2) Your statement "the linear regression assumption that the variance of residuals remain constant across observations" is factually incorrect (though I know what you're getting at). That is not an assumption of regression - in fact, outside specific cases, it's untrue for regression. What is assumed constant is the variance of the unobserved errors. The variance of the residuals is not constant. In fact it 'bows in' in opposite fashion to the way the variance above 'bows out', both due to the phenomenon of leverage.
Edits in response to followup questions:
Why would the variance bow in?
I'll do it algebraically and then expand on the explanation in the text above:
\begin{eqnarray}
\text{Var}(y-\hat y) &=& \text{Var}(y) + \text{Var}(\hat y) - 2 \text{Cov}(y,\hat y)\\
&=&\sigma^2 I + \text{Var}(X \hat \beta) - 2 \text{Cov}(y,X \hat \beta)\\
&=&\sigma^2 I + \text{Var}(X (X^TX)^{-1}X^T y) - 2 \text{Cov}(y,X (X^TX)^{-1}X^T y)\\
&=&\sigma^2 I + X (X^TX)^{-1}X^T\text{Var}(y) X (X^TX)^{-1}X^T - 2 \text{Cov}(y, y)X (X^TX)^{-1}X^T\\
&=&\sigma^2 I + X (X^TX)^{-1}X^T(\sigma^2 I) X (X^TX)^{-1}X^T - 2 \sigma^2 I X (X^TX)^{-1}X^T\\
&=&\sigma^2 I + \sigma^2 X (X^TX)^{-1}X^T X (X^TX)^{-1}X^T - 2 \sigma^2 I X (X^TX)^{-1}X^T\\
&=&\sigma^2 I + \sigma^2 X (X^TX)^{-1}X^T - 2 \sigma^2 X (X^TX)^{-1}X^T\\
&=&\sigma^2 [I + X (X^TX)^{-1}X^T - 2 X (X^TX)^{-1}X^T]\\
&=&\sigma^2 [I - X (X^TX)^{-1}X^T]\\
&=& \sigma^2(I-H)
\end{eqnarray}
where $H = X(X^TX)^{-1}X^T$. Therefore the variance of the $i^{\tt{th}}$ residual is $\sigma^2(1-h_{ii})$ where $h_{ii}$ is $H(i,i)$ (some texts will write that as $h_i$ instead).
As you see, it's smaller, when $h$ is larger... which is when the pattern of $x$-values
is further from the center of the $x$'s.
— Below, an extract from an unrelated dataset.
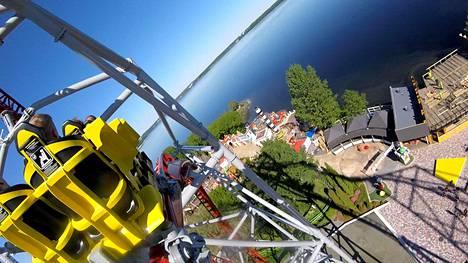 Tampereella sijaitsevan Särkänniemen huvipuiston avautumiseen on aikaa vielä kolmisen viikkoa. Kuva Hype-vuoristoradasta.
In simple regression $h$ is larger when
$(x-\bar x)$ is larger.
Now as to why, note that $\hat y = Hy$ ($H$ is called the hat-matrix for this reason).
That is, the fit at the $i^{\tt{th}}$ observation responds to movements in $y_i$ in proportion to $h_{ii}$, or $\frac{\partial \hat{y}_i}{\partial y_i} = h_{ii}$. So when $h$ is
larger, $y$ pulls the line more toward itself, making its residual smaller.
There's a more intuitive discussion in the context of simple linear regression here that may help motivate it for you.
I interpret that as large errors near the Mean with smaller errors away from the Mean.
No, we're not discussing errors, they have constant variance. We're discussing residuals. They are not the errors and don't have constant variance; they're related but different.
The bit of material I have read on the subject, suggests just the opposite...
Can you point me to something that does this? Recall that we're discussing the residual variability here.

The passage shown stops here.